**Text provided**
Subject: Re: [OMPI users] OpenMPI vs Intel MPI
From: Swamy Kandadai (swamy_at_[hidden])
Date: 2009-07-02 09:47:21


I am running on a 2.66 GHz Nehalem node. On this node, the turbo mode and
hyperthreading are enabled.
When I run LINPACK with Intel MPI, I get 82.68 GFlops without much

When I ran with OpenMPI (I have OpenMPI 1.2.8 but my colleague was using
1.3.2). I was using the same MKL libraries both with OpenMPI and
Intel MPI. But with OpenMPI, the best I got so far is 80.22 GFlops and I
could never achieve close to what I am getting with Intel MPI.
Here are muy options with OpenMPI:

mpirun -n 8 --machinefile hf --mca rmaps_rank_file_path rankfile --mca
coll_sm_info_num_procs 8 --mca btl self,sm -mca mpi_leave_pinned
1 ./xhpl_ompi

Here is my rankfile:

at rankfile
rank 0=i02n05 slot=0
rank 1=i02n05 slot=1
rank 2=i02n05 slot=2
rank 3=i02n05 slot=3
rank 4=i02n05 slot=4
rank 5=i02n05 slot=5
rank 6=i02n05 slot=6
rank 7=i02n05 slot=7

In this case the physical cores are 0-7 while the additional logical
processors with hyperthreading are 8-15.

**Work instructions**
1/ Translate this sentence from the OpenMPI versus Intel MPI post into Spanish: "In this case the physical cores are 0-7 while the additional logical processors with hyperthreading are 8-15."
2/ Extend the mailing-list post comparing OpenMPI and Intel MPI on a Nehalem node with a few more sentences, picking up after its final line.

**Provided data**

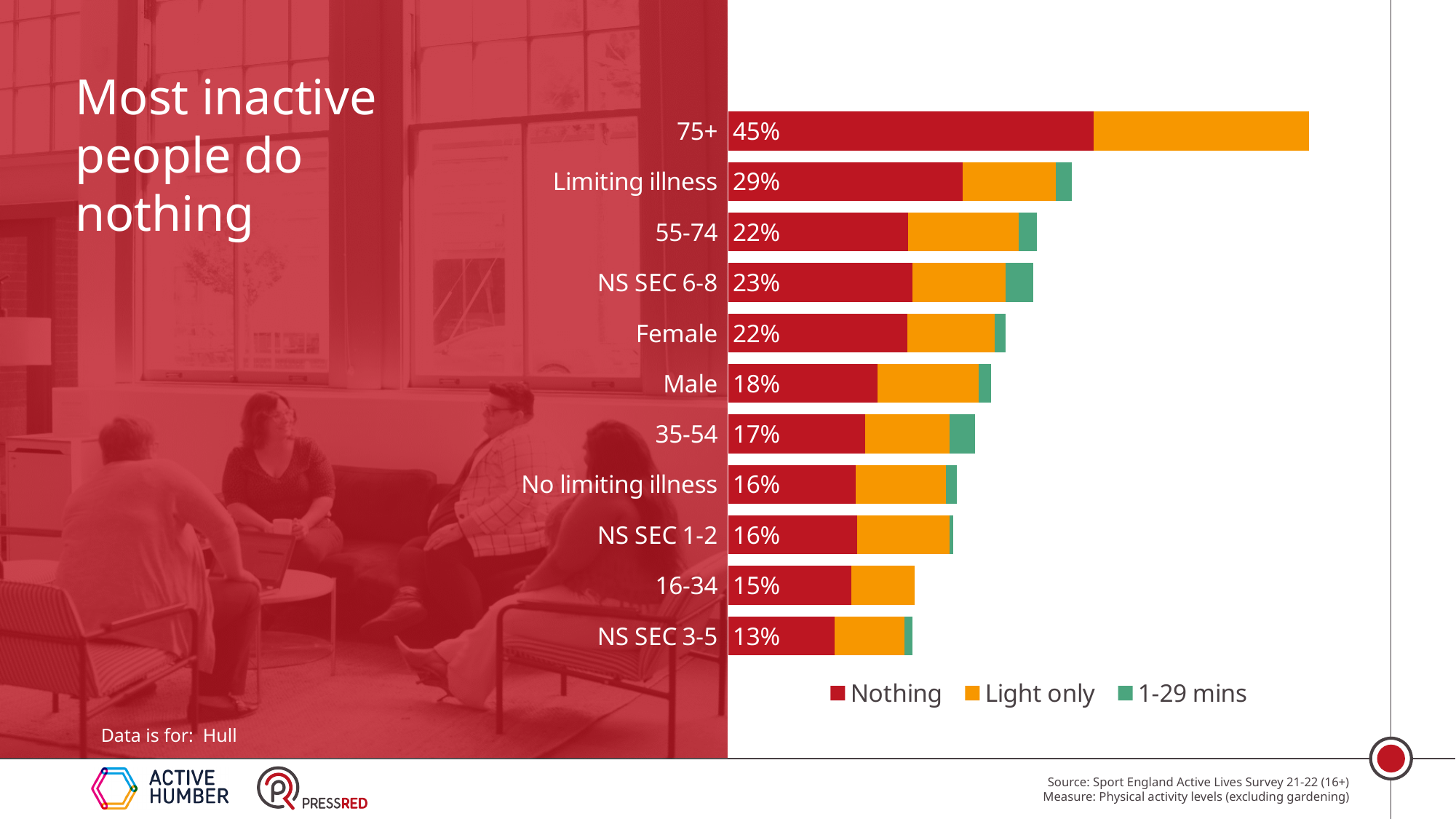
Which category has the lowest 'Nothing' value? NS SEC 3-5 Which category has the highest 'Nothing' value? 75+ Which has a higher 'Nothing' value, Female or Male? Female How many categories are shown on the chart? 11 What kind of chart is shown on the slide? Stacked bar chart What is the 'Nothing' value for the Limiting illness group? 29% What is the 'Nothing' value for NS SEC 6-8? 23% Which series is shown in orange in the legend? Light only What percentage of people aged 75+ do nothing? 45% How many percentage points higher is the 'Nothing' value for 75+ than for Limiting illness? 16 percentage points How many series does the legend list? 3 What percentage of Males do nothing? 18%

**Answers in order**
1/ En este caso, los núcleos físicos son 0-7, mientras que los procesadores lógicos adicionales con hyperthreading son 8-15.

2/
With "top" command, I could see all the 8 tasks are running on 8 different
physical cores. I did not see
2 MPI tasks running on the same physical core. Also, the program is not
paging as the problem size
fits in the meory.

Do you have any ideas how I can improve the performance so that it matches
with Intel MPI performance?
Any suggestions will be greatly appreciated.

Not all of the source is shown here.